YOUR INSTRUCTIONS ->
Type out every line of the data again, exactly.

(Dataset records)
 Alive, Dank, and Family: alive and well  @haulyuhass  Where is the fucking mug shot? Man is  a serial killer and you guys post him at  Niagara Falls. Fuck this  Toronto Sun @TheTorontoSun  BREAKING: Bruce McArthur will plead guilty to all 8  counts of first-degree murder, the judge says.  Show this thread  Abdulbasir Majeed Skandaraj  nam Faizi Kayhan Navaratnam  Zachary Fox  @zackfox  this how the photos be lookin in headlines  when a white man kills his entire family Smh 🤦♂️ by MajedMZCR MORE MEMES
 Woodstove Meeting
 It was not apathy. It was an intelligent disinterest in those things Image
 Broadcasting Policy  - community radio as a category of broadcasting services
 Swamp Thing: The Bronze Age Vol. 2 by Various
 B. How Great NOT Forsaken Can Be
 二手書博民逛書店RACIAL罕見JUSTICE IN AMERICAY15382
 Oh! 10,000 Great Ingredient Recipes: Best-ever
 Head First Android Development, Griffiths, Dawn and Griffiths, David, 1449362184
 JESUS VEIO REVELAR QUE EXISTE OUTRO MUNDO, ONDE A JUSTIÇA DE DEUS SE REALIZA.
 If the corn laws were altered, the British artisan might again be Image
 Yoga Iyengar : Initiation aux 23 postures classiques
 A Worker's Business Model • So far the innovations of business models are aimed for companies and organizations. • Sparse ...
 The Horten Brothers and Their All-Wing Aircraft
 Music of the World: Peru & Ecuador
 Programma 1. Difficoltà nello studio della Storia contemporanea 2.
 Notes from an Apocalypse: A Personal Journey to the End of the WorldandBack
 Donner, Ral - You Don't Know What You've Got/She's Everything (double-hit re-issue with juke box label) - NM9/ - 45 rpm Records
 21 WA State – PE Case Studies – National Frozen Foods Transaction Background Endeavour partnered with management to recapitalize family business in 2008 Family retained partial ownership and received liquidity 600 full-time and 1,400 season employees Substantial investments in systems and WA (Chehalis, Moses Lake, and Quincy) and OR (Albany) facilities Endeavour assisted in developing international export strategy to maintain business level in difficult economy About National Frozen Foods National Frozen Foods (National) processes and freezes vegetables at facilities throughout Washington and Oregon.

THE ANSWER ->
 Alive, Dank, and Family: alive and well  @haulyuhass  Where is the fucking mug shot? Man is  a serial killer and you guys post him at  Niagara Falls. Fuck this  Toronto Sun @TheTorontoSun  BREAKING: Bruce McArthur will plead guilty to all 8  counts of first-degree murder, the judge says.  Show this thread  Abdulbasir Majeed Skandaraj  nam Faizi Kayhan Navaratnam  Zachary Fox  @zackfox  this how the photos be lookin in headlines  when a white man kills his entire family Smh 🤦♂️ by MajedMZCR MORE MEMES
 Woodstove Meeting
 It was not apathy. It was an intelligent disinterest in those things Image
 Broadcasting Policy  - community radio as a category of broadcasting services
 Swamp Thing: The Bronze Age Vol. 2 by Various
 B. How Great NOT Forsaken Can Be
 二手書博民逛書店RACIAL罕見JUSTICE IN AMERICAY15382
 Oh! 10,000 Great Ingredient Recipes: Best-ever
 Head First Android Development, Griffiths, Dawn and Griffiths, David, 1449362184
 JESUS VEIO REVELAR QUE EXISTE OUTRO MUNDO, ONDE A JUSTIÇA DE DEUS SE REALIZA.
 If the corn laws were altered, the British artisan might again be Image
 Yoga Iyengar : Initiation aux 23 postures classiques
 A Worker's Business Model • So far the innovations of business models are aimed for companies and organizations. • Sparse ...
 The Horten Brothers and Their All-Wing Aircraft
 Music of the World: Peru & Ecuador
 Programma 1. Difficoltà nello studio della Storia contemporanea 2.
 Notes from an Apocalypse: A Personal Journey to the End of the WorldandBack
 Donner, Ral - You Don't Know What You've Got/She's Everything (double-hit re-issue with juke box label) - NM9/ - 45 rpm Records
 21 WA State – PE Case Studies – National Frozen Foods Transaction Background Endeavour partnered with management to recapitalize family business in 2008 Family retained partial ownership and received liquidity 600 full-time and 1,400 season employees Substantial investments in systems and WA (Chehalis, Moses Lake, and Quincy) and OR (Albany) facilities Endeavour assisted in developing international export strategy to maintain business level in difficult economy About National Frozen Foods National Frozen Foods (National) processes and freezes vegetables at facilities throughout Washington and Oregon.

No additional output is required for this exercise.